Readings: 1 Cor 9:16-19,22-23; Mt 9:35-38
The following homily was preached to the student brothers during Compline. You can listen here or read below:
I became a Dominican because I wanted to be a “Monk-Missionary”. Our brother Aidan Nichols used this phrase “monk-missionary” to describe his own attraction to Dominican life. Now being a monk and missionary at the same time seems contradictory, but we see this vocation lived out again and again in the history of The Church – and it’s the tension we see too in the life of monk St Birinus, whose feast we celebrate tomorrow.

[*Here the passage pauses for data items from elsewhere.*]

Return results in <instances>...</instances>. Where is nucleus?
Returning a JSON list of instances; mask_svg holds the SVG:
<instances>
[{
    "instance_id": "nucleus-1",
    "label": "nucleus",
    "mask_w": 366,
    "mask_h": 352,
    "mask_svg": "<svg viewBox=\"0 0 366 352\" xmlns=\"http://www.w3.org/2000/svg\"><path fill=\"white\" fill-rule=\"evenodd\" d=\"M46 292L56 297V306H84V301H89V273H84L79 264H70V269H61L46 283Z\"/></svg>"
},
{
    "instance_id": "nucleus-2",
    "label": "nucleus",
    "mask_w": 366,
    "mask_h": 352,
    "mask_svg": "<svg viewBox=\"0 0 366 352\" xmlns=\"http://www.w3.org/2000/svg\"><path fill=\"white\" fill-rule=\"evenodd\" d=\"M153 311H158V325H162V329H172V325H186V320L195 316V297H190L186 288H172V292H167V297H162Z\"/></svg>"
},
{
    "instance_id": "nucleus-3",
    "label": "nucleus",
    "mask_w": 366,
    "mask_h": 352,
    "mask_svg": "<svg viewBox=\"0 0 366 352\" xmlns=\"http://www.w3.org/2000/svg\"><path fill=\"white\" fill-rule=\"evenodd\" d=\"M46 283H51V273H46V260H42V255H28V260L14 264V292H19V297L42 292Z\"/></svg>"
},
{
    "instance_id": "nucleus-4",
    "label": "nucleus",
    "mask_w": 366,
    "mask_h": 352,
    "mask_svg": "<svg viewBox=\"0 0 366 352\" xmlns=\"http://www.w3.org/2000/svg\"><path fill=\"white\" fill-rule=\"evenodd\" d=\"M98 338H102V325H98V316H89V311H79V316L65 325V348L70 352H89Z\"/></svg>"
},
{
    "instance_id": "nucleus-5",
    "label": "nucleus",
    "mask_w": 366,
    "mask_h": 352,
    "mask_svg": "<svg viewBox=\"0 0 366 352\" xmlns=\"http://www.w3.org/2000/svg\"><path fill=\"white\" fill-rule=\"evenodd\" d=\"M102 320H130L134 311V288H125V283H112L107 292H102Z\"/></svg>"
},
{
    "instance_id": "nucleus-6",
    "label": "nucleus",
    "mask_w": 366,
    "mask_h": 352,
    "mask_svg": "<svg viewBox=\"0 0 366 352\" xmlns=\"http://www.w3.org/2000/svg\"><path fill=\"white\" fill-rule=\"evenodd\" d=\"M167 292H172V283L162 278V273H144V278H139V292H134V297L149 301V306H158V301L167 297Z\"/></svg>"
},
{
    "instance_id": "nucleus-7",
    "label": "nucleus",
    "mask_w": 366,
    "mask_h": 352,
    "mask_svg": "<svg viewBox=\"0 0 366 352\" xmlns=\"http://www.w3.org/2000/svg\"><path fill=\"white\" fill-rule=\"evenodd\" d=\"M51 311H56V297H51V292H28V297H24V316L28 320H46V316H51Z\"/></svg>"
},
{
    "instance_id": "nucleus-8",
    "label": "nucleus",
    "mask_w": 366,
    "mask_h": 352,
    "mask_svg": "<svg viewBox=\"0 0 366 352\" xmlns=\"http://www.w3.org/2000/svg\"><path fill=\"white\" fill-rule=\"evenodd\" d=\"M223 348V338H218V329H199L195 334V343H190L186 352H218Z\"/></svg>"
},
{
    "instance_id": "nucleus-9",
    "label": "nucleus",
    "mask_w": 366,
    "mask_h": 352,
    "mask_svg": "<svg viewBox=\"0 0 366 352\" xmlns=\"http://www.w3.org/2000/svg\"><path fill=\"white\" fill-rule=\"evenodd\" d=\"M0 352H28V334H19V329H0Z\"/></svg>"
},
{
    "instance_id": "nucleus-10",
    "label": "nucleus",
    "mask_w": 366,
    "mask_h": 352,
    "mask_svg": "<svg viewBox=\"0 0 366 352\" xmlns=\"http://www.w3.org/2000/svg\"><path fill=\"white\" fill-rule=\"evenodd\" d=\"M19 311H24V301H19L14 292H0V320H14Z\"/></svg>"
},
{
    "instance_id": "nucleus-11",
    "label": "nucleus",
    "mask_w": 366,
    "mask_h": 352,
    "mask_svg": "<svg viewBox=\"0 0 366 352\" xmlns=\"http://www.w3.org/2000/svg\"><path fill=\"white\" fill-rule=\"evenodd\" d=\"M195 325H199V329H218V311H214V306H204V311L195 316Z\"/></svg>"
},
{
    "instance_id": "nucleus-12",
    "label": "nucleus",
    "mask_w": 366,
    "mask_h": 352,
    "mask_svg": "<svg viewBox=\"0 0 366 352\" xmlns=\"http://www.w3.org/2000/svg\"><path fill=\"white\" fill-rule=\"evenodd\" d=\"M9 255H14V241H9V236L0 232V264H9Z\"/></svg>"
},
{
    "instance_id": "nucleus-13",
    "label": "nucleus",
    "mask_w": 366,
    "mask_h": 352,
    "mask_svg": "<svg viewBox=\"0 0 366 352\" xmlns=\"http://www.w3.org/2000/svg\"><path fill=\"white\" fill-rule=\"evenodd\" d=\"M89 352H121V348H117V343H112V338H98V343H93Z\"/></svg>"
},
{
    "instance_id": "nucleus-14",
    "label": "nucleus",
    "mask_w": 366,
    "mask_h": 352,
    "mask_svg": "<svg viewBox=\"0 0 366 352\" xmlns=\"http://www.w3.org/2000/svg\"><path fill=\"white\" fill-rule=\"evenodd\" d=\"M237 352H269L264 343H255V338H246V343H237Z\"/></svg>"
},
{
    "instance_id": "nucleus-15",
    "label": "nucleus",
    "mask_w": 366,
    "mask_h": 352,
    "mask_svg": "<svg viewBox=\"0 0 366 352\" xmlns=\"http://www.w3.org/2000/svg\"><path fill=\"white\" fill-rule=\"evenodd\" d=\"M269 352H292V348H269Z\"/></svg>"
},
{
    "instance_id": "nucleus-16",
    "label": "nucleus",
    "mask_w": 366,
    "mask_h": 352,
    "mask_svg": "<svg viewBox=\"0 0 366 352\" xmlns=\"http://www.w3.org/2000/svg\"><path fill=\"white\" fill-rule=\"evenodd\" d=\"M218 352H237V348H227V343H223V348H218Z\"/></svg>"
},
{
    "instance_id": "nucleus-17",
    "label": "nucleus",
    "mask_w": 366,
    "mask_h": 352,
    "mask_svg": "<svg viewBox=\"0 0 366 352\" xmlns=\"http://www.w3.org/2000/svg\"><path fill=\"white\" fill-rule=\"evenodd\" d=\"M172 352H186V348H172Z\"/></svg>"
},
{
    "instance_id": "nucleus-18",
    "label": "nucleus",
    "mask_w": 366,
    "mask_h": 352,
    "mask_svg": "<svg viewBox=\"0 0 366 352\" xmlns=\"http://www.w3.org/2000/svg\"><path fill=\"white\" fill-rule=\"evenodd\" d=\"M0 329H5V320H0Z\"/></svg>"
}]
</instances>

Two miracles and two paragraphs from Bede’s Histories are all we know about Birinus. Bede says Birinus promised to the Pope that he would “sow the seeds of the holy faith in the most inland and remote regions of the English, where no other teacher had been before him.” That’s how he ended up in Dorchester-on-Thames! Because once he’d arrived in England, in the “nation of the West Saxons”, where Bede says “he found all to be confirmed pagans, he thought it more useful to preach the word there, rather than to go further looking for people to whom he should preach”.

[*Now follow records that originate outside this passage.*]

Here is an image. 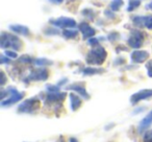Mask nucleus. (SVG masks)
I'll list each match as a JSON object with an SVG mask.
<instances>
[{
	"label": "nucleus",
	"mask_w": 152,
	"mask_h": 142,
	"mask_svg": "<svg viewBox=\"0 0 152 142\" xmlns=\"http://www.w3.org/2000/svg\"><path fill=\"white\" fill-rule=\"evenodd\" d=\"M0 46L1 48H12L14 50H20L23 46L22 41L18 37L11 34H5L2 32L1 35V40H0Z\"/></svg>",
	"instance_id": "nucleus-1"
},
{
	"label": "nucleus",
	"mask_w": 152,
	"mask_h": 142,
	"mask_svg": "<svg viewBox=\"0 0 152 142\" xmlns=\"http://www.w3.org/2000/svg\"><path fill=\"white\" fill-rule=\"evenodd\" d=\"M106 59V51L103 47L97 46L90 50L87 55V63L90 65H101Z\"/></svg>",
	"instance_id": "nucleus-2"
},
{
	"label": "nucleus",
	"mask_w": 152,
	"mask_h": 142,
	"mask_svg": "<svg viewBox=\"0 0 152 142\" xmlns=\"http://www.w3.org/2000/svg\"><path fill=\"white\" fill-rule=\"evenodd\" d=\"M40 109V100L38 98H29L23 102L18 107L19 113H26V114H32Z\"/></svg>",
	"instance_id": "nucleus-3"
},
{
	"label": "nucleus",
	"mask_w": 152,
	"mask_h": 142,
	"mask_svg": "<svg viewBox=\"0 0 152 142\" xmlns=\"http://www.w3.org/2000/svg\"><path fill=\"white\" fill-rule=\"evenodd\" d=\"M7 93L10 94V97H7V99L1 100V107H10L12 104H16V102H20V100L23 98V93L19 92L17 89L13 87H10L7 90Z\"/></svg>",
	"instance_id": "nucleus-4"
},
{
	"label": "nucleus",
	"mask_w": 152,
	"mask_h": 142,
	"mask_svg": "<svg viewBox=\"0 0 152 142\" xmlns=\"http://www.w3.org/2000/svg\"><path fill=\"white\" fill-rule=\"evenodd\" d=\"M144 42V35L140 30H132L128 38V45L132 48H140Z\"/></svg>",
	"instance_id": "nucleus-5"
},
{
	"label": "nucleus",
	"mask_w": 152,
	"mask_h": 142,
	"mask_svg": "<svg viewBox=\"0 0 152 142\" xmlns=\"http://www.w3.org/2000/svg\"><path fill=\"white\" fill-rule=\"evenodd\" d=\"M49 23L52 24L53 26H56V27H61V28H73L76 26L75 20L67 17H61V18H56L54 20H50Z\"/></svg>",
	"instance_id": "nucleus-6"
},
{
	"label": "nucleus",
	"mask_w": 152,
	"mask_h": 142,
	"mask_svg": "<svg viewBox=\"0 0 152 142\" xmlns=\"http://www.w3.org/2000/svg\"><path fill=\"white\" fill-rule=\"evenodd\" d=\"M151 97H152V89H144L137 92V93L132 94L130 97V102L132 104H135L137 102H142V100L148 99V98H151Z\"/></svg>",
	"instance_id": "nucleus-7"
},
{
	"label": "nucleus",
	"mask_w": 152,
	"mask_h": 142,
	"mask_svg": "<svg viewBox=\"0 0 152 142\" xmlns=\"http://www.w3.org/2000/svg\"><path fill=\"white\" fill-rule=\"evenodd\" d=\"M48 70L45 68H40V69L34 70L27 77L26 82L29 81H46L48 79Z\"/></svg>",
	"instance_id": "nucleus-8"
},
{
	"label": "nucleus",
	"mask_w": 152,
	"mask_h": 142,
	"mask_svg": "<svg viewBox=\"0 0 152 142\" xmlns=\"http://www.w3.org/2000/svg\"><path fill=\"white\" fill-rule=\"evenodd\" d=\"M66 97V93H63V92H56V93H50L48 92L46 98H45V102L49 104H61Z\"/></svg>",
	"instance_id": "nucleus-9"
},
{
	"label": "nucleus",
	"mask_w": 152,
	"mask_h": 142,
	"mask_svg": "<svg viewBox=\"0 0 152 142\" xmlns=\"http://www.w3.org/2000/svg\"><path fill=\"white\" fill-rule=\"evenodd\" d=\"M148 57H149V53L146 50H135L131 53V61L135 64L143 63Z\"/></svg>",
	"instance_id": "nucleus-10"
},
{
	"label": "nucleus",
	"mask_w": 152,
	"mask_h": 142,
	"mask_svg": "<svg viewBox=\"0 0 152 142\" xmlns=\"http://www.w3.org/2000/svg\"><path fill=\"white\" fill-rule=\"evenodd\" d=\"M79 29H80V32H83V40H87V39H89V38H92V37H94L96 34L95 29H94L92 26H90L88 23H85V22H83V23H80Z\"/></svg>",
	"instance_id": "nucleus-11"
},
{
	"label": "nucleus",
	"mask_w": 152,
	"mask_h": 142,
	"mask_svg": "<svg viewBox=\"0 0 152 142\" xmlns=\"http://www.w3.org/2000/svg\"><path fill=\"white\" fill-rule=\"evenodd\" d=\"M67 89L75 91L76 93H78L80 96H83L85 99H89V98H90V95H89V93L87 92V90H86L85 86L81 85V84H72V85L68 86Z\"/></svg>",
	"instance_id": "nucleus-12"
},
{
	"label": "nucleus",
	"mask_w": 152,
	"mask_h": 142,
	"mask_svg": "<svg viewBox=\"0 0 152 142\" xmlns=\"http://www.w3.org/2000/svg\"><path fill=\"white\" fill-rule=\"evenodd\" d=\"M132 21L137 26H146V27H148V25H149L152 21V17H150V16H147V17H139V16H135V17L132 18Z\"/></svg>",
	"instance_id": "nucleus-13"
},
{
	"label": "nucleus",
	"mask_w": 152,
	"mask_h": 142,
	"mask_svg": "<svg viewBox=\"0 0 152 142\" xmlns=\"http://www.w3.org/2000/svg\"><path fill=\"white\" fill-rule=\"evenodd\" d=\"M10 28L18 35H23V36H28L29 35V29H28L27 26L20 25V24H12L10 26Z\"/></svg>",
	"instance_id": "nucleus-14"
},
{
	"label": "nucleus",
	"mask_w": 152,
	"mask_h": 142,
	"mask_svg": "<svg viewBox=\"0 0 152 142\" xmlns=\"http://www.w3.org/2000/svg\"><path fill=\"white\" fill-rule=\"evenodd\" d=\"M151 124H152V111L150 113H148V115H146L145 118L140 122L139 132H142V131H144V129H148Z\"/></svg>",
	"instance_id": "nucleus-15"
},
{
	"label": "nucleus",
	"mask_w": 152,
	"mask_h": 142,
	"mask_svg": "<svg viewBox=\"0 0 152 142\" xmlns=\"http://www.w3.org/2000/svg\"><path fill=\"white\" fill-rule=\"evenodd\" d=\"M70 104H71L72 111H76L78 110L79 107L81 106V99L77 95L71 93L70 94Z\"/></svg>",
	"instance_id": "nucleus-16"
},
{
	"label": "nucleus",
	"mask_w": 152,
	"mask_h": 142,
	"mask_svg": "<svg viewBox=\"0 0 152 142\" xmlns=\"http://www.w3.org/2000/svg\"><path fill=\"white\" fill-rule=\"evenodd\" d=\"M101 72H104V69L88 67L83 70V74H85V75H94V74H98V73H101Z\"/></svg>",
	"instance_id": "nucleus-17"
},
{
	"label": "nucleus",
	"mask_w": 152,
	"mask_h": 142,
	"mask_svg": "<svg viewBox=\"0 0 152 142\" xmlns=\"http://www.w3.org/2000/svg\"><path fill=\"white\" fill-rule=\"evenodd\" d=\"M122 5H123L122 0H114V1L110 3V10H112V11H114V12L119 11Z\"/></svg>",
	"instance_id": "nucleus-18"
},
{
	"label": "nucleus",
	"mask_w": 152,
	"mask_h": 142,
	"mask_svg": "<svg viewBox=\"0 0 152 142\" xmlns=\"http://www.w3.org/2000/svg\"><path fill=\"white\" fill-rule=\"evenodd\" d=\"M34 64H36L37 66H48V65H51L52 62L47 59H36L34 60Z\"/></svg>",
	"instance_id": "nucleus-19"
},
{
	"label": "nucleus",
	"mask_w": 152,
	"mask_h": 142,
	"mask_svg": "<svg viewBox=\"0 0 152 142\" xmlns=\"http://www.w3.org/2000/svg\"><path fill=\"white\" fill-rule=\"evenodd\" d=\"M140 4H141L140 0H130V1H129L128 7H127V11L128 12L133 11V10H135L137 7H140Z\"/></svg>",
	"instance_id": "nucleus-20"
},
{
	"label": "nucleus",
	"mask_w": 152,
	"mask_h": 142,
	"mask_svg": "<svg viewBox=\"0 0 152 142\" xmlns=\"http://www.w3.org/2000/svg\"><path fill=\"white\" fill-rule=\"evenodd\" d=\"M63 35H64V37L67 38V39H73V38H76V36H77V32H76V30L66 29V30H64Z\"/></svg>",
	"instance_id": "nucleus-21"
},
{
	"label": "nucleus",
	"mask_w": 152,
	"mask_h": 142,
	"mask_svg": "<svg viewBox=\"0 0 152 142\" xmlns=\"http://www.w3.org/2000/svg\"><path fill=\"white\" fill-rule=\"evenodd\" d=\"M143 142H152V129L147 131L143 136Z\"/></svg>",
	"instance_id": "nucleus-22"
},
{
	"label": "nucleus",
	"mask_w": 152,
	"mask_h": 142,
	"mask_svg": "<svg viewBox=\"0 0 152 142\" xmlns=\"http://www.w3.org/2000/svg\"><path fill=\"white\" fill-rule=\"evenodd\" d=\"M19 61H20V62H22V63H26V64L34 63V60L32 59V57H28V55H23V57H20Z\"/></svg>",
	"instance_id": "nucleus-23"
},
{
	"label": "nucleus",
	"mask_w": 152,
	"mask_h": 142,
	"mask_svg": "<svg viewBox=\"0 0 152 142\" xmlns=\"http://www.w3.org/2000/svg\"><path fill=\"white\" fill-rule=\"evenodd\" d=\"M47 91L50 92V93H56L59 92V86H52V85H48L46 87Z\"/></svg>",
	"instance_id": "nucleus-24"
},
{
	"label": "nucleus",
	"mask_w": 152,
	"mask_h": 142,
	"mask_svg": "<svg viewBox=\"0 0 152 142\" xmlns=\"http://www.w3.org/2000/svg\"><path fill=\"white\" fill-rule=\"evenodd\" d=\"M146 68H147L148 77H152V60H150V61L146 64Z\"/></svg>",
	"instance_id": "nucleus-25"
},
{
	"label": "nucleus",
	"mask_w": 152,
	"mask_h": 142,
	"mask_svg": "<svg viewBox=\"0 0 152 142\" xmlns=\"http://www.w3.org/2000/svg\"><path fill=\"white\" fill-rule=\"evenodd\" d=\"M5 55H7V57H12V59H16V57H18L15 51H11V50L5 51Z\"/></svg>",
	"instance_id": "nucleus-26"
},
{
	"label": "nucleus",
	"mask_w": 152,
	"mask_h": 142,
	"mask_svg": "<svg viewBox=\"0 0 152 142\" xmlns=\"http://www.w3.org/2000/svg\"><path fill=\"white\" fill-rule=\"evenodd\" d=\"M0 63L1 64L10 63V59L9 57H5L4 55H1V57H0Z\"/></svg>",
	"instance_id": "nucleus-27"
},
{
	"label": "nucleus",
	"mask_w": 152,
	"mask_h": 142,
	"mask_svg": "<svg viewBox=\"0 0 152 142\" xmlns=\"http://www.w3.org/2000/svg\"><path fill=\"white\" fill-rule=\"evenodd\" d=\"M116 38H118V34H116V32H114V34H110V36H108V39H110V41H115V40H116Z\"/></svg>",
	"instance_id": "nucleus-28"
},
{
	"label": "nucleus",
	"mask_w": 152,
	"mask_h": 142,
	"mask_svg": "<svg viewBox=\"0 0 152 142\" xmlns=\"http://www.w3.org/2000/svg\"><path fill=\"white\" fill-rule=\"evenodd\" d=\"M89 44L90 45H97L98 44V40H97V39H90V40H89Z\"/></svg>",
	"instance_id": "nucleus-29"
},
{
	"label": "nucleus",
	"mask_w": 152,
	"mask_h": 142,
	"mask_svg": "<svg viewBox=\"0 0 152 142\" xmlns=\"http://www.w3.org/2000/svg\"><path fill=\"white\" fill-rule=\"evenodd\" d=\"M1 77H2V81H1V86H3L5 84V81H7V77H5L4 73L1 72Z\"/></svg>",
	"instance_id": "nucleus-30"
},
{
	"label": "nucleus",
	"mask_w": 152,
	"mask_h": 142,
	"mask_svg": "<svg viewBox=\"0 0 152 142\" xmlns=\"http://www.w3.org/2000/svg\"><path fill=\"white\" fill-rule=\"evenodd\" d=\"M105 15H106V16H108V17H112V18H114V17H115L114 14H112L110 11H105Z\"/></svg>",
	"instance_id": "nucleus-31"
},
{
	"label": "nucleus",
	"mask_w": 152,
	"mask_h": 142,
	"mask_svg": "<svg viewBox=\"0 0 152 142\" xmlns=\"http://www.w3.org/2000/svg\"><path fill=\"white\" fill-rule=\"evenodd\" d=\"M49 1H51V2H53V3H57V4H59V3L63 2L64 0H49Z\"/></svg>",
	"instance_id": "nucleus-32"
},
{
	"label": "nucleus",
	"mask_w": 152,
	"mask_h": 142,
	"mask_svg": "<svg viewBox=\"0 0 152 142\" xmlns=\"http://www.w3.org/2000/svg\"><path fill=\"white\" fill-rule=\"evenodd\" d=\"M66 82H68V79H61V81L59 82L58 84H57V86H61V85H63V84H65Z\"/></svg>",
	"instance_id": "nucleus-33"
},
{
	"label": "nucleus",
	"mask_w": 152,
	"mask_h": 142,
	"mask_svg": "<svg viewBox=\"0 0 152 142\" xmlns=\"http://www.w3.org/2000/svg\"><path fill=\"white\" fill-rule=\"evenodd\" d=\"M119 61H116L115 62V64H117V65H119V64H122V63H124V60L123 59H118Z\"/></svg>",
	"instance_id": "nucleus-34"
},
{
	"label": "nucleus",
	"mask_w": 152,
	"mask_h": 142,
	"mask_svg": "<svg viewBox=\"0 0 152 142\" xmlns=\"http://www.w3.org/2000/svg\"><path fill=\"white\" fill-rule=\"evenodd\" d=\"M146 9H147V10H152V2L148 3V4L146 5Z\"/></svg>",
	"instance_id": "nucleus-35"
},
{
	"label": "nucleus",
	"mask_w": 152,
	"mask_h": 142,
	"mask_svg": "<svg viewBox=\"0 0 152 142\" xmlns=\"http://www.w3.org/2000/svg\"><path fill=\"white\" fill-rule=\"evenodd\" d=\"M69 141L70 142H78V141H77V139H75V138H70Z\"/></svg>",
	"instance_id": "nucleus-36"
},
{
	"label": "nucleus",
	"mask_w": 152,
	"mask_h": 142,
	"mask_svg": "<svg viewBox=\"0 0 152 142\" xmlns=\"http://www.w3.org/2000/svg\"><path fill=\"white\" fill-rule=\"evenodd\" d=\"M55 142H65V140L63 139V137H61L58 140H57V141H55Z\"/></svg>",
	"instance_id": "nucleus-37"
},
{
	"label": "nucleus",
	"mask_w": 152,
	"mask_h": 142,
	"mask_svg": "<svg viewBox=\"0 0 152 142\" xmlns=\"http://www.w3.org/2000/svg\"><path fill=\"white\" fill-rule=\"evenodd\" d=\"M148 28H149V29H152V21H151V23L148 25Z\"/></svg>",
	"instance_id": "nucleus-38"
}]
</instances>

He didn’t have to go further afield to look for people who need to hear the Gospel. And here, now, in England today, neither do we. We don’t have to go far to find those who need to meet Christ: they are on our doorstep. In the street; in our workplaces. Among our friends and family. Every time we meet someone who is without Christian faith, we have an opportunity to share the Gospel with them.
Now Birinus set out to do something which he did not achieve. We too may have grand aspirations for how we are going to preach the Gospel, but God does not ask us to be successful in our personal ambitions. Instead, he provides us with plenty of opportunities to preach in our daily lives. So we may set out to do something remarkable, but most of the time we won’t. And we don’t need to, because where we are most needed is often closest to home.
Every Catholic is called to measure his or her discipleship by an evangelical criterion: “How, in … my life, am I bringing others to the Lord Jesus?” Its a daunting challenge, but we should not forget that living out any vocation – like that to religious life – is itself a missionary endeavour. What we need today are priests, religious and spouses who just live out their faith, and that’s difficult enough! But it can be attractive to those who have no faith. The future of the Church in this country looks bleak, but one thing seems certain: as we once again enter another dark night in our island’s history, to keep the torch of faith burning we need more monk-missionaries.
What we need today is another – doubtless very different – Saint Birinus.
Image: Stained glass from the Abbey of Saint-Germain-des-Prés, photographed by Br George Dominic Gillow OP.
Richard
I think you are saying, its more important to evangelise through our lives than by speech, by arguments, by theology, even though these doubtless also have their place.
I need coaching in how to be visibly Catholic.